Clinical Validation of a Molecular Test for Ciprofloxacin-Susceptibility in Neisseria Gonorrhoeae

Inclusion Criteria

• Willing and able to give voluntary written informed consent before any study related procedure is performed.
• 18 years or older, on the day of enrollment.
• Untreated gyrA serine 91 genotype N. gonorrhoeae of the rectum, or male or female urogenital tract, as determined by the gyrA test assay on a specimen collected within 30 days of enrollment.

*Subjects must have gyrA serine 91 genotype detected for N. gonorrhoeae from at least one non-pharyngeal site.

• Willing to abstain from sexual intercourse or use condoms during any sexual contact until the Test of Cure Visit (Visit 2, Day 5-10) is complete.
• Women of childbearing potential must have no vaginal intercourse 14 days before enrollment or use an effective birth control method for 30 days before enrollment and agree to continue through visit 2.

*A woman is considered of childbearing potential unless post-menopausal (greater than 2 years) or surgically sterilized (tubal ligation greater than 1 year, bilateral oophorectomy, or hysterectomy).

**Acceptable birth control methods for the purposes of this study may include abstinence from intercourse with a male partner, monogamous relationship with vasectomized partner, male condoms with the use of applied spermicide, intrauterine devices, and licensed hormonal methods.
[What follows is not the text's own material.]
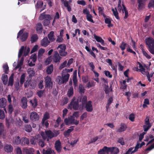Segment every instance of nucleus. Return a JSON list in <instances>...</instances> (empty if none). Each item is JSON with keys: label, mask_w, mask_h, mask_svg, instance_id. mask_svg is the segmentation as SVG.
<instances>
[{"label": "nucleus", "mask_w": 154, "mask_h": 154, "mask_svg": "<svg viewBox=\"0 0 154 154\" xmlns=\"http://www.w3.org/2000/svg\"><path fill=\"white\" fill-rule=\"evenodd\" d=\"M39 19L41 20L44 19L42 22V23L44 26H46L50 23V21L51 19V17L50 15L46 14L43 13L41 14Z\"/></svg>", "instance_id": "nucleus-1"}, {"label": "nucleus", "mask_w": 154, "mask_h": 154, "mask_svg": "<svg viewBox=\"0 0 154 154\" xmlns=\"http://www.w3.org/2000/svg\"><path fill=\"white\" fill-rule=\"evenodd\" d=\"M146 44L148 47V50L152 54H154V39L149 37L146 39Z\"/></svg>", "instance_id": "nucleus-2"}, {"label": "nucleus", "mask_w": 154, "mask_h": 154, "mask_svg": "<svg viewBox=\"0 0 154 154\" xmlns=\"http://www.w3.org/2000/svg\"><path fill=\"white\" fill-rule=\"evenodd\" d=\"M75 100V98L73 97L68 106L67 108L68 109L72 110L73 109L75 110H77L79 109V105L78 100Z\"/></svg>", "instance_id": "nucleus-3"}, {"label": "nucleus", "mask_w": 154, "mask_h": 154, "mask_svg": "<svg viewBox=\"0 0 154 154\" xmlns=\"http://www.w3.org/2000/svg\"><path fill=\"white\" fill-rule=\"evenodd\" d=\"M64 73L62 72L61 77L60 76L58 77L57 80L59 84L66 83L68 80L70 76L69 74L67 73L64 74Z\"/></svg>", "instance_id": "nucleus-4"}, {"label": "nucleus", "mask_w": 154, "mask_h": 154, "mask_svg": "<svg viewBox=\"0 0 154 154\" xmlns=\"http://www.w3.org/2000/svg\"><path fill=\"white\" fill-rule=\"evenodd\" d=\"M29 35V33L26 32H23V30H20L17 34V38H20L21 40L23 42H24L27 39Z\"/></svg>", "instance_id": "nucleus-5"}, {"label": "nucleus", "mask_w": 154, "mask_h": 154, "mask_svg": "<svg viewBox=\"0 0 154 154\" xmlns=\"http://www.w3.org/2000/svg\"><path fill=\"white\" fill-rule=\"evenodd\" d=\"M57 49H59V53L60 56L65 57L67 54V52L66 51V46L65 45L62 44L59 45L57 47Z\"/></svg>", "instance_id": "nucleus-6"}, {"label": "nucleus", "mask_w": 154, "mask_h": 154, "mask_svg": "<svg viewBox=\"0 0 154 154\" xmlns=\"http://www.w3.org/2000/svg\"><path fill=\"white\" fill-rule=\"evenodd\" d=\"M30 118L32 121L34 122L37 121L39 119V116L36 112H32L30 113Z\"/></svg>", "instance_id": "nucleus-7"}, {"label": "nucleus", "mask_w": 154, "mask_h": 154, "mask_svg": "<svg viewBox=\"0 0 154 154\" xmlns=\"http://www.w3.org/2000/svg\"><path fill=\"white\" fill-rule=\"evenodd\" d=\"M146 0H137L138 9L139 11H141L144 8L145 2Z\"/></svg>", "instance_id": "nucleus-8"}, {"label": "nucleus", "mask_w": 154, "mask_h": 154, "mask_svg": "<svg viewBox=\"0 0 154 154\" xmlns=\"http://www.w3.org/2000/svg\"><path fill=\"white\" fill-rule=\"evenodd\" d=\"M86 110L88 112H91L93 109V108L92 104V102L91 100L88 101L85 104Z\"/></svg>", "instance_id": "nucleus-9"}, {"label": "nucleus", "mask_w": 154, "mask_h": 154, "mask_svg": "<svg viewBox=\"0 0 154 154\" xmlns=\"http://www.w3.org/2000/svg\"><path fill=\"white\" fill-rule=\"evenodd\" d=\"M61 58V57L60 56L58 53L57 51H55L53 57V61L55 63H59Z\"/></svg>", "instance_id": "nucleus-10"}, {"label": "nucleus", "mask_w": 154, "mask_h": 154, "mask_svg": "<svg viewBox=\"0 0 154 154\" xmlns=\"http://www.w3.org/2000/svg\"><path fill=\"white\" fill-rule=\"evenodd\" d=\"M112 151V150L110 147L105 146L102 149H100L98 151V154H105V152L108 153L109 151Z\"/></svg>", "instance_id": "nucleus-11"}, {"label": "nucleus", "mask_w": 154, "mask_h": 154, "mask_svg": "<svg viewBox=\"0 0 154 154\" xmlns=\"http://www.w3.org/2000/svg\"><path fill=\"white\" fill-rule=\"evenodd\" d=\"M45 86L46 87L50 88L52 87V82L51 81V78L48 76H47L45 78Z\"/></svg>", "instance_id": "nucleus-12"}, {"label": "nucleus", "mask_w": 154, "mask_h": 154, "mask_svg": "<svg viewBox=\"0 0 154 154\" xmlns=\"http://www.w3.org/2000/svg\"><path fill=\"white\" fill-rule=\"evenodd\" d=\"M50 43V41L48 40L47 37L44 38L41 42V45L42 46L46 47Z\"/></svg>", "instance_id": "nucleus-13"}, {"label": "nucleus", "mask_w": 154, "mask_h": 154, "mask_svg": "<svg viewBox=\"0 0 154 154\" xmlns=\"http://www.w3.org/2000/svg\"><path fill=\"white\" fill-rule=\"evenodd\" d=\"M55 147L57 152L60 153L61 151V143L59 140H57L55 143Z\"/></svg>", "instance_id": "nucleus-14"}, {"label": "nucleus", "mask_w": 154, "mask_h": 154, "mask_svg": "<svg viewBox=\"0 0 154 154\" xmlns=\"http://www.w3.org/2000/svg\"><path fill=\"white\" fill-rule=\"evenodd\" d=\"M21 106L23 109H25L27 107V100L26 97H23L21 100Z\"/></svg>", "instance_id": "nucleus-15"}, {"label": "nucleus", "mask_w": 154, "mask_h": 154, "mask_svg": "<svg viewBox=\"0 0 154 154\" xmlns=\"http://www.w3.org/2000/svg\"><path fill=\"white\" fill-rule=\"evenodd\" d=\"M127 128L126 125L124 123H121L119 128L116 130V131L118 132H121L126 131Z\"/></svg>", "instance_id": "nucleus-16"}, {"label": "nucleus", "mask_w": 154, "mask_h": 154, "mask_svg": "<svg viewBox=\"0 0 154 154\" xmlns=\"http://www.w3.org/2000/svg\"><path fill=\"white\" fill-rule=\"evenodd\" d=\"M29 143V140L28 138L26 137H23L21 138V144L22 146L28 145Z\"/></svg>", "instance_id": "nucleus-17"}, {"label": "nucleus", "mask_w": 154, "mask_h": 154, "mask_svg": "<svg viewBox=\"0 0 154 154\" xmlns=\"http://www.w3.org/2000/svg\"><path fill=\"white\" fill-rule=\"evenodd\" d=\"M35 150L32 148H24L23 149V152L25 154H34Z\"/></svg>", "instance_id": "nucleus-18"}, {"label": "nucleus", "mask_w": 154, "mask_h": 154, "mask_svg": "<svg viewBox=\"0 0 154 154\" xmlns=\"http://www.w3.org/2000/svg\"><path fill=\"white\" fill-rule=\"evenodd\" d=\"M54 32L53 31H51L48 35V38L50 42H53L55 40L54 37Z\"/></svg>", "instance_id": "nucleus-19"}, {"label": "nucleus", "mask_w": 154, "mask_h": 154, "mask_svg": "<svg viewBox=\"0 0 154 154\" xmlns=\"http://www.w3.org/2000/svg\"><path fill=\"white\" fill-rule=\"evenodd\" d=\"M45 133L46 136L50 138V139L54 137V133L51 131L50 130L45 131Z\"/></svg>", "instance_id": "nucleus-20"}, {"label": "nucleus", "mask_w": 154, "mask_h": 154, "mask_svg": "<svg viewBox=\"0 0 154 154\" xmlns=\"http://www.w3.org/2000/svg\"><path fill=\"white\" fill-rule=\"evenodd\" d=\"M5 150L7 152H10L12 151L13 147L11 145L6 144L4 146Z\"/></svg>", "instance_id": "nucleus-21"}, {"label": "nucleus", "mask_w": 154, "mask_h": 154, "mask_svg": "<svg viewBox=\"0 0 154 154\" xmlns=\"http://www.w3.org/2000/svg\"><path fill=\"white\" fill-rule=\"evenodd\" d=\"M74 127V126H71L70 127V129H69L67 131H65L63 133L64 136L66 137H68L70 133L73 130Z\"/></svg>", "instance_id": "nucleus-22"}, {"label": "nucleus", "mask_w": 154, "mask_h": 154, "mask_svg": "<svg viewBox=\"0 0 154 154\" xmlns=\"http://www.w3.org/2000/svg\"><path fill=\"white\" fill-rule=\"evenodd\" d=\"M94 38L98 42H99L102 45L104 46V45H105L104 41V40H103L100 37L97 36L95 35H94Z\"/></svg>", "instance_id": "nucleus-23"}, {"label": "nucleus", "mask_w": 154, "mask_h": 154, "mask_svg": "<svg viewBox=\"0 0 154 154\" xmlns=\"http://www.w3.org/2000/svg\"><path fill=\"white\" fill-rule=\"evenodd\" d=\"M43 29L42 24L40 23H38L36 25V30L38 33H40L42 32Z\"/></svg>", "instance_id": "nucleus-24"}, {"label": "nucleus", "mask_w": 154, "mask_h": 154, "mask_svg": "<svg viewBox=\"0 0 154 154\" xmlns=\"http://www.w3.org/2000/svg\"><path fill=\"white\" fill-rule=\"evenodd\" d=\"M7 100L5 98H2L0 99V107L5 108L6 106Z\"/></svg>", "instance_id": "nucleus-25"}, {"label": "nucleus", "mask_w": 154, "mask_h": 154, "mask_svg": "<svg viewBox=\"0 0 154 154\" xmlns=\"http://www.w3.org/2000/svg\"><path fill=\"white\" fill-rule=\"evenodd\" d=\"M43 154H55V152L53 150L50 148H48L45 150L44 149L42 151Z\"/></svg>", "instance_id": "nucleus-26"}, {"label": "nucleus", "mask_w": 154, "mask_h": 154, "mask_svg": "<svg viewBox=\"0 0 154 154\" xmlns=\"http://www.w3.org/2000/svg\"><path fill=\"white\" fill-rule=\"evenodd\" d=\"M61 0L62 2H63L64 6L67 8L68 11L70 12L71 11V8L70 6L69 5L68 2L64 0Z\"/></svg>", "instance_id": "nucleus-27"}, {"label": "nucleus", "mask_w": 154, "mask_h": 154, "mask_svg": "<svg viewBox=\"0 0 154 154\" xmlns=\"http://www.w3.org/2000/svg\"><path fill=\"white\" fill-rule=\"evenodd\" d=\"M38 39V36L36 34L32 35L31 37L30 41L31 43H32L36 42Z\"/></svg>", "instance_id": "nucleus-28"}, {"label": "nucleus", "mask_w": 154, "mask_h": 154, "mask_svg": "<svg viewBox=\"0 0 154 154\" xmlns=\"http://www.w3.org/2000/svg\"><path fill=\"white\" fill-rule=\"evenodd\" d=\"M87 97L86 96H84L82 97L80 100V101L82 102V107L85 106V104L87 103Z\"/></svg>", "instance_id": "nucleus-29"}, {"label": "nucleus", "mask_w": 154, "mask_h": 154, "mask_svg": "<svg viewBox=\"0 0 154 154\" xmlns=\"http://www.w3.org/2000/svg\"><path fill=\"white\" fill-rule=\"evenodd\" d=\"M54 69L53 65L51 64L48 66L46 70V72L48 74H51L53 72Z\"/></svg>", "instance_id": "nucleus-30"}, {"label": "nucleus", "mask_w": 154, "mask_h": 154, "mask_svg": "<svg viewBox=\"0 0 154 154\" xmlns=\"http://www.w3.org/2000/svg\"><path fill=\"white\" fill-rule=\"evenodd\" d=\"M21 139L19 136L15 137L14 138L13 141L14 143L16 145H19L21 143Z\"/></svg>", "instance_id": "nucleus-31"}, {"label": "nucleus", "mask_w": 154, "mask_h": 154, "mask_svg": "<svg viewBox=\"0 0 154 154\" xmlns=\"http://www.w3.org/2000/svg\"><path fill=\"white\" fill-rule=\"evenodd\" d=\"M122 5L123 7V8L122 9V12L123 13H124V12L125 13V16L124 17V19H126L128 16V12L127 9H126V7L124 5V4H122Z\"/></svg>", "instance_id": "nucleus-32"}, {"label": "nucleus", "mask_w": 154, "mask_h": 154, "mask_svg": "<svg viewBox=\"0 0 154 154\" xmlns=\"http://www.w3.org/2000/svg\"><path fill=\"white\" fill-rule=\"evenodd\" d=\"M2 79L3 84L5 85L7 84L8 79L7 75H6L3 74L2 75Z\"/></svg>", "instance_id": "nucleus-33"}, {"label": "nucleus", "mask_w": 154, "mask_h": 154, "mask_svg": "<svg viewBox=\"0 0 154 154\" xmlns=\"http://www.w3.org/2000/svg\"><path fill=\"white\" fill-rule=\"evenodd\" d=\"M105 23L108 24L107 26L109 28L112 27L113 26V24H111L110 19L109 18H106L105 19Z\"/></svg>", "instance_id": "nucleus-34"}, {"label": "nucleus", "mask_w": 154, "mask_h": 154, "mask_svg": "<svg viewBox=\"0 0 154 154\" xmlns=\"http://www.w3.org/2000/svg\"><path fill=\"white\" fill-rule=\"evenodd\" d=\"M79 93L81 95H83L85 93V89L83 86L81 84L79 85Z\"/></svg>", "instance_id": "nucleus-35"}, {"label": "nucleus", "mask_w": 154, "mask_h": 154, "mask_svg": "<svg viewBox=\"0 0 154 154\" xmlns=\"http://www.w3.org/2000/svg\"><path fill=\"white\" fill-rule=\"evenodd\" d=\"M73 94V88L72 87H71L69 89L67 95L69 97H71Z\"/></svg>", "instance_id": "nucleus-36"}, {"label": "nucleus", "mask_w": 154, "mask_h": 154, "mask_svg": "<svg viewBox=\"0 0 154 154\" xmlns=\"http://www.w3.org/2000/svg\"><path fill=\"white\" fill-rule=\"evenodd\" d=\"M30 103L32 104V106L34 108H35L37 105V100L36 98H34L33 101L31 100Z\"/></svg>", "instance_id": "nucleus-37"}, {"label": "nucleus", "mask_w": 154, "mask_h": 154, "mask_svg": "<svg viewBox=\"0 0 154 154\" xmlns=\"http://www.w3.org/2000/svg\"><path fill=\"white\" fill-rule=\"evenodd\" d=\"M110 148L111 149L112 151H109V152H110L112 153L117 154L119 152V149L117 148L114 147Z\"/></svg>", "instance_id": "nucleus-38"}, {"label": "nucleus", "mask_w": 154, "mask_h": 154, "mask_svg": "<svg viewBox=\"0 0 154 154\" xmlns=\"http://www.w3.org/2000/svg\"><path fill=\"white\" fill-rule=\"evenodd\" d=\"M50 118L49 113L48 112H46L44 115L42 119V122L44 123L47 119Z\"/></svg>", "instance_id": "nucleus-39"}, {"label": "nucleus", "mask_w": 154, "mask_h": 154, "mask_svg": "<svg viewBox=\"0 0 154 154\" xmlns=\"http://www.w3.org/2000/svg\"><path fill=\"white\" fill-rule=\"evenodd\" d=\"M38 141V138L36 137H32L30 140L31 143L32 145H35Z\"/></svg>", "instance_id": "nucleus-40"}, {"label": "nucleus", "mask_w": 154, "mask_h": 154, "mask_svg": "<svg viewBox=\"0 0 154 154\" xmlns=\"http://www.w3.org/2000/svg\"><path fill=\"white\" fill-rule=\"evenodd\" d=\"M13 74L11 75L10 77L8 83V86H12L14 83V78L13 76Z\"/></svg>", "instance_id": "nucleus-41"}, {"label": "nucleus", "mask_w": 154, "mask_h": 154, "mask_svg": "<svg viewBox=\"0 0 154 154\" xmlns=\"http://www.w3.org/2000/svg\"><path fill=\"white\" fill-rule=\"evenodd\" d=\"M25 80V74L24 73H23L21 75L20 80V84L21 85L24 83V82Z\"/></svg>", "instance_id": "nucleus-42"}, {"label": "nucleus", "mask_w": 154, "mask_h": 154, "mask_svg": "<svg viewBox=\"0 0 154 154\" xmlns=\"http://www.w3.org/2000/svg\"><path fill=\"white\" fill-rule=\"evenodd\" d=\"M43 5V2L40 1H38L35 5V7L36 8H41Z\"/></svg>", "instance_id": "nucleus-43"}, {"label": "nucleus", "mask_w": 154, "mask_h": 154, "mask_svg": "<svg viewBox=\"0 0 154 154\" xmlns=\"http://www.w3.org/2000/svg\"><path fill=\"white\" fill-rule=\"evenodd\" d=\"M115 11L114 9H112V10L114 16L117 19H119V17L118 15V13L117 11V9L116 8H115Z\"/></svg>", "instance_id": "nucleus-44"}, {"label": "nucleus", "mask_w": 154, "mask_h": 154, "mask_svg": "<svg viewBox=\"0 0 154 154\" xmlns=\"http://www.w3.org/2000/svg\"><path fill=\"white\" fill-rule=\"evenodd\" d=\"M3 69L4 72L6 74H8V72L9 70V67L7 63H5L3 65Z\"/></svg>", "instance_id": "nucleus-45"}, {"label": "nucleus", "mask_w": 154, "mask_h": 154, "mask_svg": "<svg viewBox=\"0 0 154 154\" xmlns=\"http://www.w3.org/2000/svg\"><path fill=\"white\" fill-rule=\"evenodd\" d=\"M149 101L148 99L146 98L144 100L143 102V104L142 105L143 107L145 108L146 107H147V105H149Z\"/></svg>", "instance_id": "nucleus-46"}, {"label": "nucleus", "mask_w": 154, "mask_h": 154, "mask_svg": "<svg viewBox=\"0 0 154 154\" xmlns=\"http://www.w3.org/2000/svg\"><path fill=\"white\" fill-rule=\"evenodd\" d=\"M86 17L88 21L91 22L93 23H94V21L92 19V16L91 14H90L88 15H87Z\"/></svg>", "instance_id": "nucleus-47"}, {"label": "nucleus", "mask_w": 154, "mask_h": 154, "mask_svg": "<svg viewBox=\"0 0 154 154\" xmlns=\"http://www.w3.org/2000/svg\"><path fill=\"white\" fill-rule=\"evenodd\" d=\"M25 130L26 131L30 132L32 130V128L31 126L30 125H26L25 127Z\"/></svg>", "instance_id": "nucleus-48"}, {"label": "nucleus", "mask_w": 154, "mask_h": 154, "mask_svg": "<svg viewBox=\"0 0 154 154\" xmlns=\"http://www.w3.org/2000/svg\"><path fill=\"white\" fill-rule=\"evenodd\" d=\"M24 48V46H22L19 50L18 54V57L19 58L20 57L22 56L23 53Z\"/></svg>", "instance_id": "nucleus-49"}, {"label": "nucleus", "mask_w": 154, "mask_h": 154, "mask_svg": "<svg viewBox=\"0 0 154 154\" xmlns=\"http://www.w3.org/2000/svg\"><path fill=\"white\" fill-rule=\"evenodd\" d=\"M29 88H34L36 85L35 83L31 80H29Z\"/></svg>", "instance_id": "nucleus-50"}, {"label": "nucleus", "mask_w": 154, "mask_h": 154, "mask_svg": "<svg viewBox=\"0 0 154 154\" xmlns=\"http://www.w3.org/2000/svg\"><path fill=\"white\" fill-rule=\"evenodd\" d=\"M142 53L143 54L147 59H150L151 58V57L150 55L148 54L145 51L143 48L142 49Z\"/></svg>", "instance_id": "nucleus-51"}, {"label": "nucleus", "mask_w": 154, "mask_h": 154, "mask_svg": "<svg viewBox=\"0 0 154 154\" xmlns=\"http://www.w3.org/2000/svg\"><path fill=\"white\" fill-rule=\"evenodd\" d=\"M98 13L99 15H100L104 13V8L103 7L98 6Z\"/></svg>", "instance_id": "nucleus-52"}, {"label": "nucleus", "mask_w": 154, "mask_h": 154, "mask_svg": "<svg viewBox=\"0 0 154 154\" xmlns=\"http://www.w3.org/2000/svg\"><path fill=\"white\" fill-rule=\"evenodd\" d=\"M8 109L9 113L10 114H11L13 111L14 108L13 106L11 104H10L8 106Z\"/></svg>", "instance_id": "nucleus-53"}, {"label": "nucleus", "mask_w": 154, "mask_h": 154, "mask_svg": "<svg viewBox=\"0 0 154 154\" xmlns=\"http://www.w3.org/2000/svg\"><path fill=\"white\" fill-rule=\"evenodd\" d=\"M67 63V61H65L63 63H61L59 66V69L61 70L63 68L66 66V64Z\"/></svg>", "instance_id": "nucleus-54"}, {"label": "nucleus", "mask_w": 154, "mask_h": 154, "mask_svg": "<svg viewBox=\"0 0 154 154\" xmlns=\"http://www.w3.org/2000/svg\"><path fill=\"white\" fill-rule=\"evenodd\" d=\"M117 142L122 145H125V142L123 137H120L118 139Z\"/></svg>", "instance_id": "nucleus-55"}, {"label": "nucleus", "mask_w": 154, "mask_h": 154, "mask_svg": "<svg viewBox=\"0 0 154 154\" xmlns=\"http://www.w3.org/2000/svg\"><path fill=\"white\" fill-rule=\"evenodd\" d=\"M5 115L4 111L0 109V119H3L5 118Z\"/></svg>", "instance_id": "nucleus-56"}, {"label": "nucleus", "mask_w": 154, "mask_h": 154, "mask_svg": "<svg viewBox=\"0 0 154 154\" xmlns=\"http://www.w3.org/2000/svg\"><path fill=\"white\" fill-rule=\"evenodd\" d=\"M127 45V44L122 42L121 44L120 45L119 47L121 48L122 51H124L125 48V46Z\"/></svg>", "instance_id": "nucleus-57"}, {"label": "nucleus", "mask_w": 154, "mask_h": 154, "mask_svg": "<svg viewBox=\"0 0 154 154\" xmlns=\"http://www.w3.org/2000/svg\"><path fill=\"white\" fill-rule=\"evenodd\" d=\"M148 7L149 8L154 7V0L150 1L148 5Z\"/></svg>", "instance_id": "nucleus-58"}, {"label": "nucleus", "mask_w": 154, "mask_h": 154, "mask_svg": "<svg viewBox=\"0 0 154 154\" xmlns=\"http://www.w3.org/2000/svg\"><path fill=\"white\" fill-rule=\"evenodd\" d=\"M135 119V115L133 113L130 114L129 117V119L131 122H134Z\"/></svg>", "instance_id": "nucleus-59"}, {"label": "nucleus", "mask_w": 154, "mask_h": 154, "mask_svg": "<svg viewBox=\"0 0 154 154\" xmlns=\"http://www.w3.org/2000/svg\"><path fill=\"white\" fill-rule=\"evenodd\" d=\"M38 46L37 45H35L31 51V54H32L36 51L38 49Z\"/></svg>", "instance_id": "nucleus-60"}, {"label": "nucleus", "mask_w": 154, "mask_h": 154, "mask_svg": "<svg viewBox=\"0 0 154 154\" xmlns=\"http://www.w3.org/2000/svg\"><path fill=\"white\" fill-rule=\"evenodd\" d=\"M151 126V125H144L143 126V128L144 131L146 132L150 128Z\"/></svg>", "instance_id": "nucleus-61"}, {"label": "nucleus", "mask_w": 154, "mask_h": 154, "mask_svg": "<svg viewBox=\"0 0 154 154\" xmlns=\"http://www.w3.org/2000/svg\"><path fill=\"white\" fill-rule=\"evenodd\" d=\"M87 116V113L86 112L84 113L81 116L80 120L81 121L83 120L84 119L86 118Z\"/></svg>", "instance_id": "nucleus-62"}, {"label": "nucleus", "mask_w": 154, "mask_h": 154, "mask_svg": "<svg viewBox=\"0 0 154 154\" xmlns=\"http://www.w3.org/2000/svg\"><path fill=\"white\" fill-rule=\"evenodd\" d=\"M87 87L88 88H90L94 85V82H89L87 84Z\"/></svg>", "instance_id": "nucleus-63"}, {"label": "nucleus", "mask_w": 154, "mask_h": 154, "mask_svg": "<svg viewBox=\"0 0 154 154\" xmlns=\"http://www.w3.org/2000/svg\"><path fill=\"white\" fill-rule=\"evenodd\" d=\"M17 154H23L21 149L19 147H17L16 149Z\"/></svg>", "instance_id": "nucleus-64"}]
</instances>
A highly effective method of contraception is defined as one that results in a low failure rate (i.e., less than 1 percent per year) when used consistently and correctly.

• Able to swallow pills.
• Willing to comply with protocol requirements, including availability for follow-up for the duration of the study.
• Agree to avoid systemic or intravaginal antibiotics with activity against N. gonorrhoeae from enrollment through Visit 2 (Day 5-10). Topical and intravaginal antifungals are permitted.
• Agree to avoid magnesium/aluminum antacids, sucralfate, didanosine, or highly buffered drugs, up to 2 hours after receipt of study drug.

Exclusion Criteria

• Known renal insufficiency from clinical history.
• Use of systemic or intravaginal antibiotics with potential activity against N. gonorrhoeae within 30 days prior to study drug administration.

*Topical and intravaginal antifungals are permitted.

• Use of systemic corticosteroid drugs or other immunosuppressive therapy within 30 days prior to enrollment.
• Receipt or planned receipt of an investigational product in a clinical trial within 30 days prior to or 7 days after treatment administration.
• Pregnant or breastfeeding.
• Clinical diagnosis of pelvic inflammatory disease or genital ulcer.
• Confirmed or suspected complicated or systemic gonococcal infection, such as abdominal pain, testicular pain, epididymitis, orchitis, arthritis, or endocarditis.
• Receipt of magnesium/aluminum antacids, sucralfate, didanosine, or highly buffered drugs, within 6 hours before receipt of study drug.
• Mutant N. gonorrhoeae gyrA serine 91 genotype from any anatomic site, as determined by the gyrA test assay on a specimen collected within 30 days of enrollment.
• Known allergy or history of adverse reaction to ciprofloxacin.
• Known allergy to quinolones.
• Previous enrollment in this study.
• Medical condition or other factor that in the judgment of the investigator might affect ability to comply with procedures.